Dr. Eric Svendsen has posted the following statement on his blog:
<< I have purged all the recent entries on this blog that referenced a certain highly emotional fundamentalist Roman Catholic e-pologist whose adolescent musings I have decided are just not worthy of my attention. I no longer think he and his views deserve the attention and free advertisement he is getting. I'd encourage others who may be dialoguing with him to do the same. He doesn't represent official Roman Catholic beliefs, and he's certainly not a recognized spokesperson for those beliefs. There is absolutely nothing to commend his views; he's demonstrated repeatedly that he is unable to engage in anything but sophistry on every level; he doesn't know how to engage in a fair handling of the biblical text; and to argue with him is to argue with a wall. I'm embarrassed to have mentioned him in the first place. On to more important things.

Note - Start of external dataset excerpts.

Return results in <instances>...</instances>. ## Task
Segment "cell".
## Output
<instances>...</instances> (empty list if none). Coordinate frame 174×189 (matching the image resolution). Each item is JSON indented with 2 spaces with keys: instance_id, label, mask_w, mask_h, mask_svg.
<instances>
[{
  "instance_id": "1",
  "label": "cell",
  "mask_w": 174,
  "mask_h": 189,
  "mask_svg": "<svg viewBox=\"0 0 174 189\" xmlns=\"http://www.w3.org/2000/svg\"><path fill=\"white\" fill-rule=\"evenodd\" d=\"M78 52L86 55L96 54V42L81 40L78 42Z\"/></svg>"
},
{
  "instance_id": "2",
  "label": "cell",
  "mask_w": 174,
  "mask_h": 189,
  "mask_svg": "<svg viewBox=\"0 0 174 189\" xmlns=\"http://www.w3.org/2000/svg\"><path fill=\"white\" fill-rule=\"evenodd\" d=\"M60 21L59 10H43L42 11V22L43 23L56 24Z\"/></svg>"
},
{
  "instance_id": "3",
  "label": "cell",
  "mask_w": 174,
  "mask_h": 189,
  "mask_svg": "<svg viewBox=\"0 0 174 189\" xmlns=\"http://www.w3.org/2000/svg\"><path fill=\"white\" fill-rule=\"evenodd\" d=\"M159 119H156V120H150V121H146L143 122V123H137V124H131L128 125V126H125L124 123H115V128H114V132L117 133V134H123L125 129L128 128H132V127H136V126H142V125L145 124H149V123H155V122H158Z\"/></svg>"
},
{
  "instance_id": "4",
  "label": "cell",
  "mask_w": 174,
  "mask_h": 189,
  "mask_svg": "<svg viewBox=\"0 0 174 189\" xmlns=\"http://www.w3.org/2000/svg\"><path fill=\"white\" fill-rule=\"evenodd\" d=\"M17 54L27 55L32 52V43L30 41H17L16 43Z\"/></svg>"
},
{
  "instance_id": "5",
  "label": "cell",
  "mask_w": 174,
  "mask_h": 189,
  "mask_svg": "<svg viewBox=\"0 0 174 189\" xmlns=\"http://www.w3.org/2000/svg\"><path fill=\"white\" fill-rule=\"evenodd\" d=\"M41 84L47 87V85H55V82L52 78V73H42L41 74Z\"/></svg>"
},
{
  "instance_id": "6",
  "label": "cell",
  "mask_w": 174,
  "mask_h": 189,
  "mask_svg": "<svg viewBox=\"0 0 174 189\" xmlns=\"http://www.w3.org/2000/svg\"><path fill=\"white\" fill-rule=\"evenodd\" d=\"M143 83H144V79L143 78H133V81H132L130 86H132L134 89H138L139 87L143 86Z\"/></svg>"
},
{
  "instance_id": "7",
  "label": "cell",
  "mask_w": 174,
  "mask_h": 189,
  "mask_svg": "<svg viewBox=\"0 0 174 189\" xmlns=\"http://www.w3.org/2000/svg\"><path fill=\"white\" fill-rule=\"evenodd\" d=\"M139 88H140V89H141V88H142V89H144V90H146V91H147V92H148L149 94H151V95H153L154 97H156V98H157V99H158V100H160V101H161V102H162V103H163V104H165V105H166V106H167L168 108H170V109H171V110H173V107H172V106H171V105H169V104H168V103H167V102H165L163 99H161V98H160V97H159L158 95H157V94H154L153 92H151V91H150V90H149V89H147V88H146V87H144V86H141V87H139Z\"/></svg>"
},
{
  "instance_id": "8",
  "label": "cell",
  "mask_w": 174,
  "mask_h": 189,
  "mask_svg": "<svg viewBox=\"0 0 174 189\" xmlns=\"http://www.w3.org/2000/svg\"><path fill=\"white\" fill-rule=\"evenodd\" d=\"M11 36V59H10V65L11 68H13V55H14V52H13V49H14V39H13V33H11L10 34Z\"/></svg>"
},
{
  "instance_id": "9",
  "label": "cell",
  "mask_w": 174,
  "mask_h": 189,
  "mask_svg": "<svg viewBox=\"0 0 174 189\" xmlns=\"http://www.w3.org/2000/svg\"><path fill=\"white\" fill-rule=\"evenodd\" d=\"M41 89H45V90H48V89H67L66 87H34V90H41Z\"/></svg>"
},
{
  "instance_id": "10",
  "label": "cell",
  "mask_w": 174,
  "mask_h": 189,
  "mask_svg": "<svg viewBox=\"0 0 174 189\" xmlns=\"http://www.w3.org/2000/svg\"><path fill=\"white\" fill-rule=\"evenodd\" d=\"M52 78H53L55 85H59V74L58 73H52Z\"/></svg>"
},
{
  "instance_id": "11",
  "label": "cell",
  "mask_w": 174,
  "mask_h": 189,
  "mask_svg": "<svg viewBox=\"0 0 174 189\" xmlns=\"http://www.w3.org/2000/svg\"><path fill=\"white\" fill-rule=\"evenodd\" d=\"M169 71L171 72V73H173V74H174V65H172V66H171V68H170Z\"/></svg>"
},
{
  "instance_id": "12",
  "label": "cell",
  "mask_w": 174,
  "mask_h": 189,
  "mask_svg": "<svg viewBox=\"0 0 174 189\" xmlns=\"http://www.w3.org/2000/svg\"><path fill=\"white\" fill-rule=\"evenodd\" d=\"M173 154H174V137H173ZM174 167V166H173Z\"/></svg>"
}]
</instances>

If you go over to the blog of Dave Armstrong, you find that he has reproduced this quote and taken it to be a personal attack upon himself.
He then uses this quote to justify a broad-brush smear against “these anti-Catholics' credibility and trustworthiness in matters of highly-important theological issues.”
The revealing thing about Armstrong’s reaction is that Dr. Svendsen never identifies the e-pologist in question. And there is, presumably, more than on Roman Catholic e-pologist around these days.
So why would Armstrong assume, without further ado, that Dr. Svendsen must be speaking about him? Why not the one-armed man?
Instead of naming him, Dr. Svendsen simply sketches the resume and psychological profile of a Catholic e-pologist who has the following character traits and modus operandi: “adolescent,” “highly emotional,” “sophistical,” “not a recognized spokesman” or “representative” voice of “official” RC teachings.
So why is Armstrong coming forward to volunteer himself as the only viable candidate for this anonymous indictment?
I realize that confession is good for the soul, yet such a self-incriminating reaction is startling, nonetheless. But having pled guilty, Mr. Armstrong has saved Dr. Svendsen and Dr. White a lot of time, which they can now divert to future suspects.